En se basant sur les modélisations théoriques, les chimistes ont ensuite effectué les liaisons en utilisant la résonnance magnétique nucléaire, qui permet de visualiser les molécules et les transformations de leur structure. «Nos résultats sont venus parfaitement corroborer les prédictions théoriques, confirme Sebastian Benz, doctorant au sein de l’équipe du professeur Matile. A nouveau, l’antimoine s’est révélé ultra performant, allant jusqu’à 4000 fois plus vite que les autres éléments testés dans la création d’une nouvelle structure!»

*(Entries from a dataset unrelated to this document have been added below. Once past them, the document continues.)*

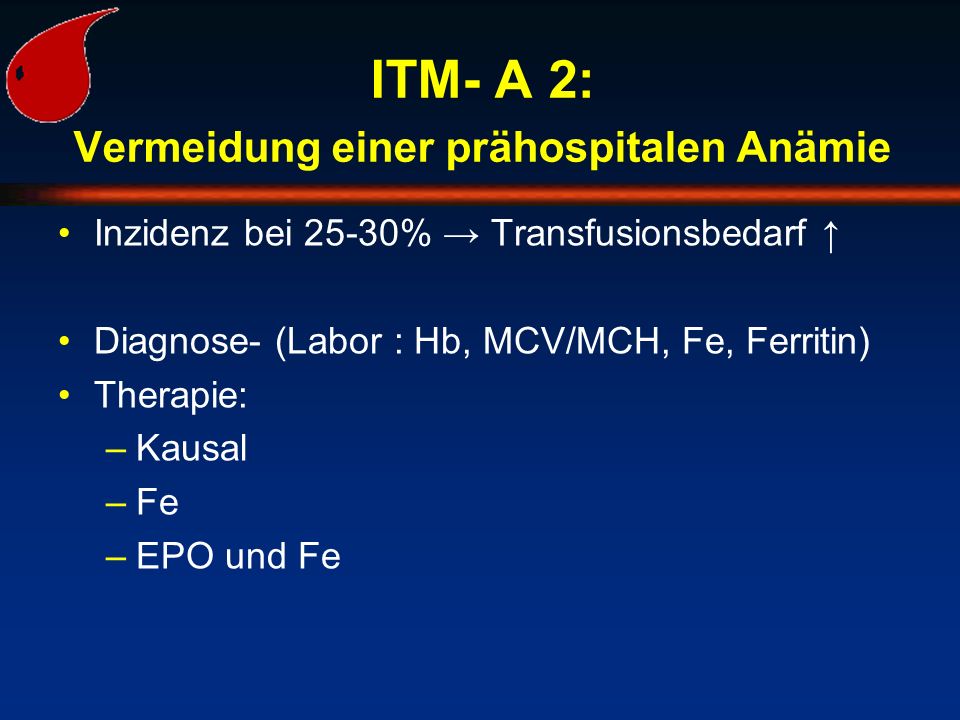 ITM- A 2:
Vermeidung einer prähospitalen Anämie

• Inzidenz bei 25-30% → Transfusionsbedarf ↑

• Diagnose- (Labor : Hb, MCV/MCH, Fe, Ferritin)
• Therapie:
– Kausal
– Fe
– EPO und Fe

L’antimoine constitue ainsi une surprise pour les chercheurs de l’UNIGE. Servant au maquillage des yeux dans l’Egypte ancienne, il est ensuite tombé dans l’oubli. Cette recherche le remet en pleine lumière grâce aux qualités exceptionnelles dont il fait preuve pour la transformation moléculaire. «L’antimoine est non seulement ultra rapide, mais de plus, contrairement aux autres catalyseurs qui agissent sur la surface de la molécule, il travaille depuis l’intérieur, ce qui permet d’impacter l’environnement entier de la matière et au chimiste de gagner en précision pour effectuer les transformations», s’exclame Stefan Matile.

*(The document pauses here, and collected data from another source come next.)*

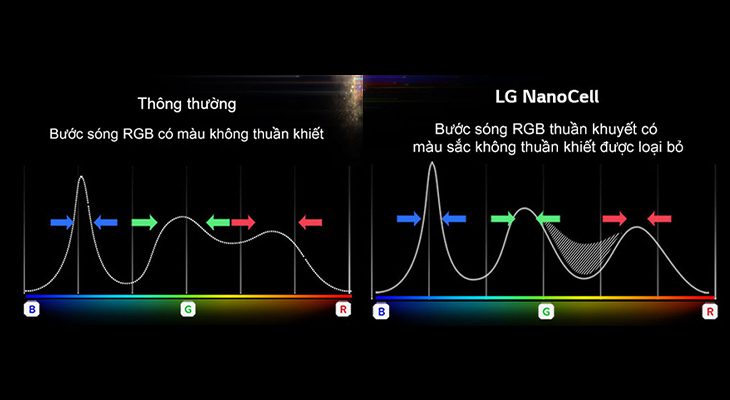 Thông thường

Bước sóng RGB có màu không thuần khiết

B G R

LG NanoCell

Bước sóng RGB thuần khuyết có màu sắc không thuần khiết được loại bỏ

B G R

La liaison pnictogène de l’antimoine est ainsi la troisième liaison pour la catalyse découverte par les chimistes de l’UNIGE, après les liaisons anion-π et les liaisons chalcogènes du soufre. Toutes trois apportent de nouvelles manières d’envisager les transformations moléculaires et ouvrent de nouvelles perspectives de création. «Nous ne comptons évidemment pas nous arrêter là, ni dans la recherche de nouveaux catalyseurs, ni dans l’utilisation que nous pouvons en faire !», conclut Stefan Matile. A titre d’exemples, les liaisons découvertes précédemment servent aujourd’hui à l’utilisation d’enzymes qui travaillent avec les interactions anion-π réalisées dans le contexte du NCCR (National Centre of Competence in Research) «Molecular Systems Engineering», ou à des sondes fluorescentes qui permettent de visualiser les forces mécaniques dans les cellules vivantes grâce aux interactions chalcogènes du soufre réalisées dans les contexte du NCCR «Chemical Biology» a l’UNIGE.